“Perfectly, perfectly,” said Middleton, trembling in his excessive eagerness to put the plan in instant execution, and pressing the little arm, which encircled his body, to his heart. “Perfectly. Hasten, hasten.”

“Ay, the beast is no sloth,” continued the trapper in the Teton language, as if he continued the discourse, edging cautiously through the dusky throng at the same time, until he found himself riding at the side of Paul. He communicated his intentions in the same guarded manner as before. The high-spirited and fearless bee-hunter received the intelligence with delight, declaring his readiness to engage the whole of the savage band, should it become necessary to effect their object. When the old man drew off from the side of this pair also, he cast his eyes about him to discover the situation occupied by the naturalist.

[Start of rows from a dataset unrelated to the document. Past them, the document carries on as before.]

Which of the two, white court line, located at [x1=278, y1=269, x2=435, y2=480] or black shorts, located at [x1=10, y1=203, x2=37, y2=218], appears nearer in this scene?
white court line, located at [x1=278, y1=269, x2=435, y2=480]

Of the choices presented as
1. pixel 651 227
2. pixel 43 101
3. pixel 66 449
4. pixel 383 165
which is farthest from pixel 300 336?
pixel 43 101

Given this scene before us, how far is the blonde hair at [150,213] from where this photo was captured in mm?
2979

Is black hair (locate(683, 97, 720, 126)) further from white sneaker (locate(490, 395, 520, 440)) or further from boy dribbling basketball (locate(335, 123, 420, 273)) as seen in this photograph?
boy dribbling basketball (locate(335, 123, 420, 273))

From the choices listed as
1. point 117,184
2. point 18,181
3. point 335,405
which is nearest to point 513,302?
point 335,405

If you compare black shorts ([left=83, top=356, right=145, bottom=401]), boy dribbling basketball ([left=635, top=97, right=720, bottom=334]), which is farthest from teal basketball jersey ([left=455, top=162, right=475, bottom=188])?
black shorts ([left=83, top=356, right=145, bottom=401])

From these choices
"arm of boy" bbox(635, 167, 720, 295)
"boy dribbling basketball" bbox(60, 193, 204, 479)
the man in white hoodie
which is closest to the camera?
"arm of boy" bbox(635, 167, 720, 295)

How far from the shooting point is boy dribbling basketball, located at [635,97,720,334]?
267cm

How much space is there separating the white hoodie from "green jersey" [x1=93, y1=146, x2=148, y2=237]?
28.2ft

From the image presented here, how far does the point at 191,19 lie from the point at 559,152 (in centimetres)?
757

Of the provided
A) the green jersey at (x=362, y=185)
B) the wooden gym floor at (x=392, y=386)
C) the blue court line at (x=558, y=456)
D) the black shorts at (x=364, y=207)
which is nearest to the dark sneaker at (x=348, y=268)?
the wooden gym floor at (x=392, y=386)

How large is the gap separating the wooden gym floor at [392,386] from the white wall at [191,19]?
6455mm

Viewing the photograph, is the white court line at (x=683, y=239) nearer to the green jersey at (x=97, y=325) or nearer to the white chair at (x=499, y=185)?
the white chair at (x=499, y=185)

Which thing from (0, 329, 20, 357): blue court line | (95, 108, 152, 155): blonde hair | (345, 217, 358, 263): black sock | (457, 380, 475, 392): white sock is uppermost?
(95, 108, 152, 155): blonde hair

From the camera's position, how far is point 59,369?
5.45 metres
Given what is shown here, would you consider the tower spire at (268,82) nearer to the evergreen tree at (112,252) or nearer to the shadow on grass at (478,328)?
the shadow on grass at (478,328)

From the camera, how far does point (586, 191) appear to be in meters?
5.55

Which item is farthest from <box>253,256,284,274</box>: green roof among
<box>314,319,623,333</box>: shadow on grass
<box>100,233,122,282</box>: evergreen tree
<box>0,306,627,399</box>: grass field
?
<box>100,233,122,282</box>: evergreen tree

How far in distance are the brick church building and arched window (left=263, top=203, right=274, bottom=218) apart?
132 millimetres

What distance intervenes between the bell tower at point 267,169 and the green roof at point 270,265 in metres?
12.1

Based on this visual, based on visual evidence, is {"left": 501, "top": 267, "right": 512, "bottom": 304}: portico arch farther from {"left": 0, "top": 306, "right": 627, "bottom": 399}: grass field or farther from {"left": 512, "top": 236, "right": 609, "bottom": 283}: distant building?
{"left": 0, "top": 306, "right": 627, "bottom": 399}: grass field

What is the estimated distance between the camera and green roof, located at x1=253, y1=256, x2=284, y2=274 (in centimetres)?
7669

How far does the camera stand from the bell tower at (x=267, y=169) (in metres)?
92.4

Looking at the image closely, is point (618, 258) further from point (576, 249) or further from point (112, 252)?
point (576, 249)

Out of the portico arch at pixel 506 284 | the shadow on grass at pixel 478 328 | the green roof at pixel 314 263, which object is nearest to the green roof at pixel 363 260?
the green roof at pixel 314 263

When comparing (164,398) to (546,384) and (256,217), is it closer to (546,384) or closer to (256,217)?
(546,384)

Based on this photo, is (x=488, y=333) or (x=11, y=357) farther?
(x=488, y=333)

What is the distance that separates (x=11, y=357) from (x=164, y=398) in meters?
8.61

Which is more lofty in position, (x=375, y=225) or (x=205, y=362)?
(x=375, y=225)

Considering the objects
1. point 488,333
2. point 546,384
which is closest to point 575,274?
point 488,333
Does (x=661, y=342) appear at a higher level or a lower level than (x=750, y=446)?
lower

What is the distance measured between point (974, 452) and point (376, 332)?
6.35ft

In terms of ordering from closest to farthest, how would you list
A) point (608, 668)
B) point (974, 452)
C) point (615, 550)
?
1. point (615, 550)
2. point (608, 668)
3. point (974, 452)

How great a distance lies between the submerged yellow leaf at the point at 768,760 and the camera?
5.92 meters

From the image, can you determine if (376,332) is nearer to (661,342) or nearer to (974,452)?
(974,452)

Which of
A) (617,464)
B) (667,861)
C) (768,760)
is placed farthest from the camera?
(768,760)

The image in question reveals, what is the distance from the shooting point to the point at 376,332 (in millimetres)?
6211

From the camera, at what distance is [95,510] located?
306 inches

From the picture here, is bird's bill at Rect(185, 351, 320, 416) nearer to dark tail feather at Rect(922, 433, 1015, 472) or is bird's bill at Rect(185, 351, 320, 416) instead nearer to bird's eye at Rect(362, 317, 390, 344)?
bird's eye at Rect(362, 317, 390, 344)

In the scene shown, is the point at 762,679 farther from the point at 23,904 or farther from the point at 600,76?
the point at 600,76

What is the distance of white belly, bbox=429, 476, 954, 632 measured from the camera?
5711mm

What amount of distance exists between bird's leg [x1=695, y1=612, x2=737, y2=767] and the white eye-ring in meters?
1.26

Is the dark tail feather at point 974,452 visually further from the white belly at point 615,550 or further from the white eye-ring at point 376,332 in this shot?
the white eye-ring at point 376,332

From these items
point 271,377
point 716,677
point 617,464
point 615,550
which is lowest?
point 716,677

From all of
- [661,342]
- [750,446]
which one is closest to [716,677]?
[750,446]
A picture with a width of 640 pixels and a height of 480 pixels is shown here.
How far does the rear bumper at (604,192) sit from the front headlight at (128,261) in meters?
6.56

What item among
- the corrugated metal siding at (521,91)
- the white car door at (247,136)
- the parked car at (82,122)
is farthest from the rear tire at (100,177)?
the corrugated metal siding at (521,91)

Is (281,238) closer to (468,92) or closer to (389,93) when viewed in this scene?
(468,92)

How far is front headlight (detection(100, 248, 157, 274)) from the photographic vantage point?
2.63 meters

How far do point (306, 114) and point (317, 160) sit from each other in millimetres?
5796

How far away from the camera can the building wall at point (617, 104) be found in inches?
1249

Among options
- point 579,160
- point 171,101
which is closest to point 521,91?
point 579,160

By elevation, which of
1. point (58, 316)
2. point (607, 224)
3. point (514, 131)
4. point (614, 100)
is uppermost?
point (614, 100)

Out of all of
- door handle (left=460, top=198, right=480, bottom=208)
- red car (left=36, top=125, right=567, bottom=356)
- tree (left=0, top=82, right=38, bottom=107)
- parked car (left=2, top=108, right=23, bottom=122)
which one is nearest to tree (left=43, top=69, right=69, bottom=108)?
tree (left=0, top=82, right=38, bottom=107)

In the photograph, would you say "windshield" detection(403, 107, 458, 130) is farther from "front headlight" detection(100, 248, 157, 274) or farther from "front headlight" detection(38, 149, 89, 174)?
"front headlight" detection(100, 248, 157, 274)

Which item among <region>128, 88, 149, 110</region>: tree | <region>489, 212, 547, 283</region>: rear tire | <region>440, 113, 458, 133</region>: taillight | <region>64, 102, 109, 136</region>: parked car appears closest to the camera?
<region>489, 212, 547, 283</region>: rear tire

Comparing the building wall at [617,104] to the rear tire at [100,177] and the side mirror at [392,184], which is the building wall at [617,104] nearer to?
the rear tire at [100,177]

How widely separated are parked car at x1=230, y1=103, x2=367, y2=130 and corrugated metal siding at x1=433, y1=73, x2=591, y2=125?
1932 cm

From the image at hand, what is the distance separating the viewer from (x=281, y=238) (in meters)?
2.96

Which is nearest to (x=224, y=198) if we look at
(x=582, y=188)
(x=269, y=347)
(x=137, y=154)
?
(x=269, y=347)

The Doctor, with infinite labour to himself and Asinus, had maintained a position in the very centre of the Siouxes, so long as there existed the smallest reason for believing that any of the missiles of Ishmael might arrive in contact with his person. After this danger had diminished, or rather disappeared entirely, his own courage revived, while that of his steed began to droop. To this mutual but very material change was owing the fact, that the rider and the ass were now to be sought among that portion of the band who formed a sort of rear-guard. Hither, then, the trapper contrived to turn his steed, without exciting the suspicions of any of his subtle companions.

“Friend,” commenced the old man, when he found himself in a situation favourable to discourse, “should you like to pass a dozen years among the savages with a shaved head, and a painted countenance, with, perhaps, a couple of wives and five or six children of the half breed, to call you father?”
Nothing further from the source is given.